An older post on Dappled Things had this to say:
The traditional imposition of the name takes place at a child's baptism (and so we have our English phrase "to christen," which means not just "to baptize" but also "to name"). The first thought in a Catholic parent's mind ought to be, "I want this child to have a Christian name." (And, recall, too, that "Christian name" used to be synonymous with "given name.") One's culture is really the only thing that limits the number of names a child can receive (some European royals and aristocrats have close to a dozen), although in this country we generally stick to two (the "first" and "middle" names).

What is a Christian name? It is most frequently a name that calls certain Saints to mind as the child's principal patrons. Some families choose at least one of the names based upon the Saint's day on which a child is born. Other families have certain Saints who are especially honored in their families, and they choose one of these. I've known some people who give the name based upon a private vow, ("St Anthony, if you let my baby be born safe and sound, I'll name him after you.") Or, one can use the patrons of some relative (which goes together with naming the baby after someone). It's also acceptable to use a Saint's surname as a given name: I've known people named Mayela (for St Gerardo Mayela), Vianney (for St Jean-Marie Vianney), and so forth.

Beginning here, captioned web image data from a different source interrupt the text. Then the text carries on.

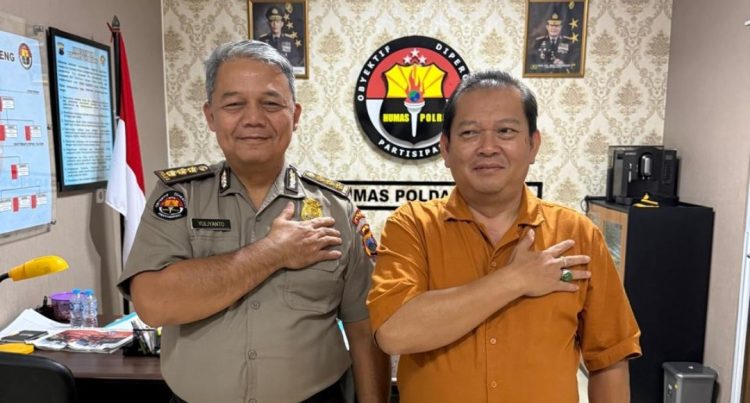 Insan Pers dan APH Bersatu, SMSI Jateng Dorong Sinergi Kuat Polri, TNI dan Pemerintah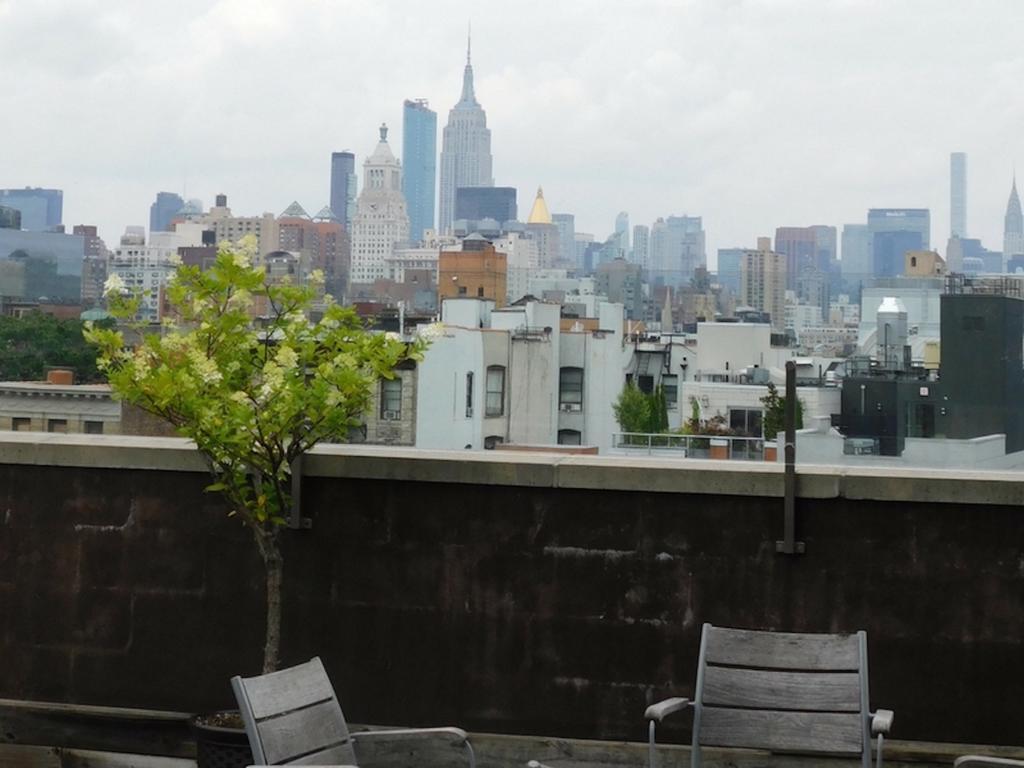 The Ridge Hotell New York Exteriör bild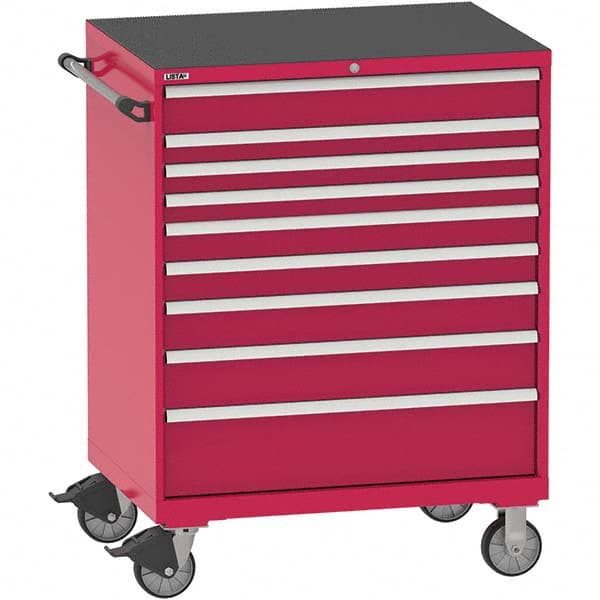 LISTA - Tool Roller Cabinets Drawers Range: 5 - 10 Drawers Width Range: 36" - 47.9" - Apex Tool & Supply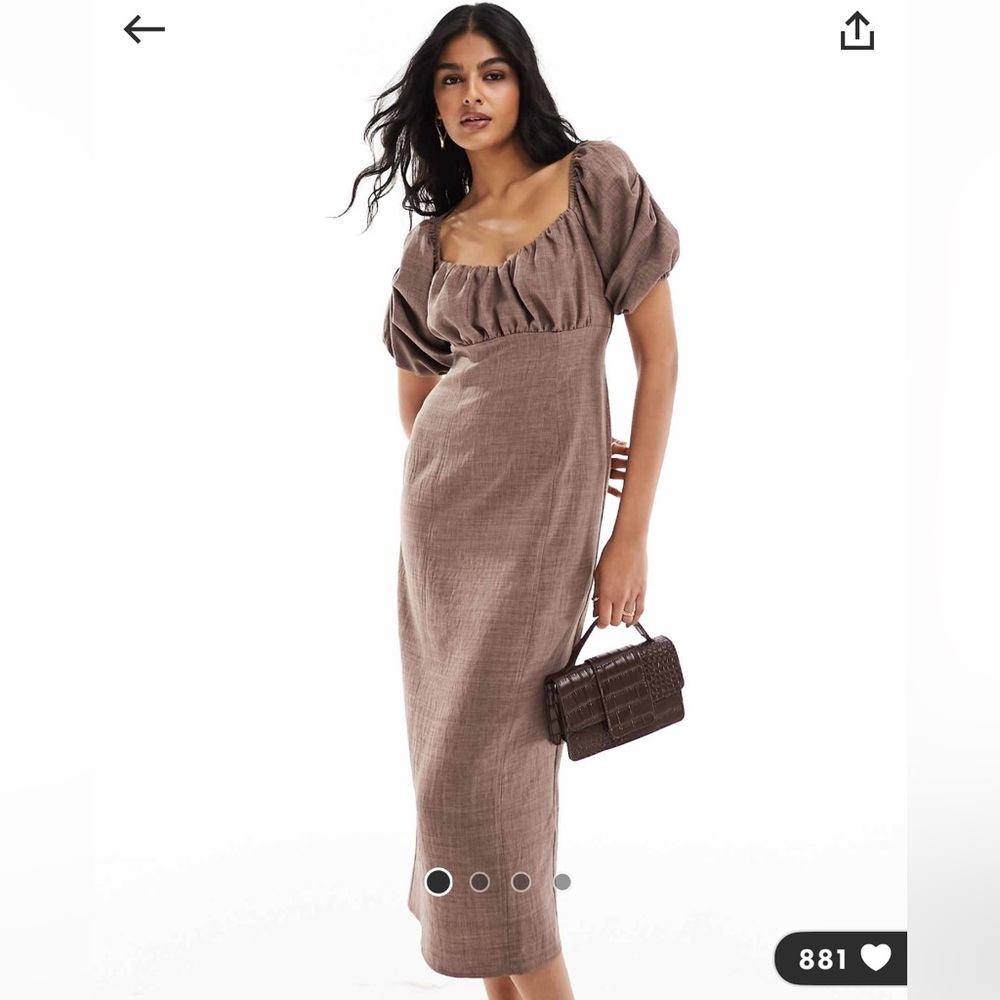 NWT ASOS Dress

When my children were baptized, their names were important since they were included in part of the ceremony. Those particular saints were entrusted with keeping an eye out for my kids. There is no Saint Raspberry Crisp to petition. Although, with the way kids are being named, there one day may be.


With a bad name you are already partly hanged.
A proverb

6 comments:

Mairin :o) said...

Amen!! I just hate to hear about kids being called 'Hunter' or 'Tanner' but their dog's name is Annie or Maggie. The world is so upside down.

swissmiss said...

I had to laugh! My cousin just had a baby and named it a "dog name."

Cathy said...

:o,
So, so true.
"Precious, come in here this instant! You need to put some water in Elizabeth's bowl!"

Swiss,
Great post.
When Mary was born, you would not BELIEVE the number of people who, when they asked her name, either rudely said, "Oh, that's so old-fashioned" or just, "Oh, huh."
It got to where I immediately started retorting, "I know, I know. I should have named her Destinee Britnee Precious LaToya."

swissmiss said...

ma beck:
Which of those names would your darlin' daugher go by? I like Precious, myself. My daughter's name is Catherine and we use her full name. Everyone was asking us what nickname we were going to use. What's wrong with Catherine? My son would call her "arn," because he couldn't say her whole name until just recently.

Unknown said...

My Mom wanted me named after my Dad, but he didn't want a "junior." His Dad was a "junior" and I think there were some problems with that (as I have learned from being a genealogist also).

So I am Raymond Edward and my Dad was Raymond Francis. But they called me "Rory" at home (named after a character in a romantic Irish novel) to keep the two of us from being confused.

My youngest brother is named Brian Patrick Marshall. Only after my Mom saw the birth certificate she was absolutely horrified because his initials were "B.M".

Now why should that be a problem, you may ask? Well, in those days "B.M." was the abbreviation for "bowel movement" and Mom was terrified that Brian would be saddled with that for a nickname.

But by the time he got to grade school, not one of his classmates ever made that connection.

Great post, SwissMiss!

swissmiss said...

Ray:
Those days ain't so far gone. A BM still means what it means!

On one side of my big family, my grandparents ran out of names. My uncle just has an initial, J, as his middle name, although he considers his middle name to be Joseph.